2. 求斐波那契数列的第x~y项之和。T组询问。对$10^4$取模。

$x, y \leq 2^{31}-1$

【题解】

方法一：构造矩阵乘法，加入前缀和$s_{i-1}$和$s_{i-2}$两维转移。复杂度$O(4^{3}Tlogy)$

方法二：构造矩阵乘法，由于$s_{i} = f_{i+2} - 1$即可矩阵乘$f$，从而推出。复杂度$O(2^{3}Tlogy)$

方法三：由于对$10^4$取模，尾数每$1.5\times10^{4}$是一个循环，从而较快算出前缀和。
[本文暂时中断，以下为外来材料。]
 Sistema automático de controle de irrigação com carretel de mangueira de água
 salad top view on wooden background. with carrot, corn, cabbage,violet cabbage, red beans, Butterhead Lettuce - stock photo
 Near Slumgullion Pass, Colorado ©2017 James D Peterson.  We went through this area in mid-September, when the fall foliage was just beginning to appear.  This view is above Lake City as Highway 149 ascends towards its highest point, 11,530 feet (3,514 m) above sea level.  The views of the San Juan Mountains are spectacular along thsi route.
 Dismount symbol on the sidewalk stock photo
复杂度$O(15000+T)$

我用的是方法一

# include <stdio.h>
# include <stdlib.h>
# include <string.h>
# include <algorithm>
# include <iostream>

using namespace std;

struct matrix {
	int n, m, a[20][20];
} t1, t2, f1, f2, tem1, tem2;
const int MOD=1e4;

inline void add(int &x, int y) {
	y = y % MOD;
	x = (x+y) % MOD;
}

inline struct matrix mul(struct matrix a, struct matrix b) {
	struct matrix c;
	memset(c.a, 0, sizeof(c.a));
	c.n=a.n, c.m=b.m;
	for (int i=1; i<=c.n; ++i)
		for (int j=1; j<=c.m; ++j) 
			for (int k=1; k<=a.m; ++k) 
				add(c.a[i][j], a.a[i][k] * b.a[k][j]);
	return c;
}

inline struct matrix matrixpow(struct matrix a, int b) {
	struct matrix ret;
	memset(ret.a, 0, sizeof(ret.a));
	ret.n = 4, ret.m = 4;
	ret.a[1][1] = ret.a[2][2] = ret.a[3][3] = ret.a[4][4] = 1;
	while(b) {
		if(b&1) ret = mul(ret, a);
		a = mul(a, a);
		b>>=1; 
	}
	return ret;
}

inline void outputmatrix(matrix a) {
	for (int i=1; i<=a.n; ++i, printf("\n"))
		for (int j=1; j<=a.m; ++j) printf("%d ", a.a[i][j]);
}

int main() {
	freopen("fibonacci.in", "r", stdin);
	freopen("fibonacci.out", "w", stdout);
	int T;
	scanf("%d", &T);
	while(T--) {
		t1.n = t1.m = 4;
		memset(t1.a, 0, sizeof(t1.a));
		t1.a[1][1] = t1.a[1][2] = t1.a[2][1] = t1.a[3][1] = t1.a[3][3] = t1.a[4][3] = 1;
		t2 = t1;
		f1.n = 4, f1.m = 1;
		memset(f1.a, 0, sizeof(f1.a));
		f1.a[1][1] = f1.a[3][1] = 1;
		f2 = f1;
		// outputmatrix(f1), outputmatrix(t1);
		int x, y;
		scanf("%d%d", &x, &y);
		tem1 = matrixpow(t1, x-1);	
		tem2 = matrixpow(t2, y);
		f1 = mul(tem1, f1);
		f2 = mul(tem2, f2);
		printf("%d\n", (f2.a[3][1] - f1.a[3][1] + MOD) % MOD);
	}
	fclose(stdin);
	fclose(stdout);
	return 0;
}

3. 给出一张$n$个点$m$条边的无向连通图，求删去边使他成为一棵树后，1号点到其他点最短距离没变的方案数。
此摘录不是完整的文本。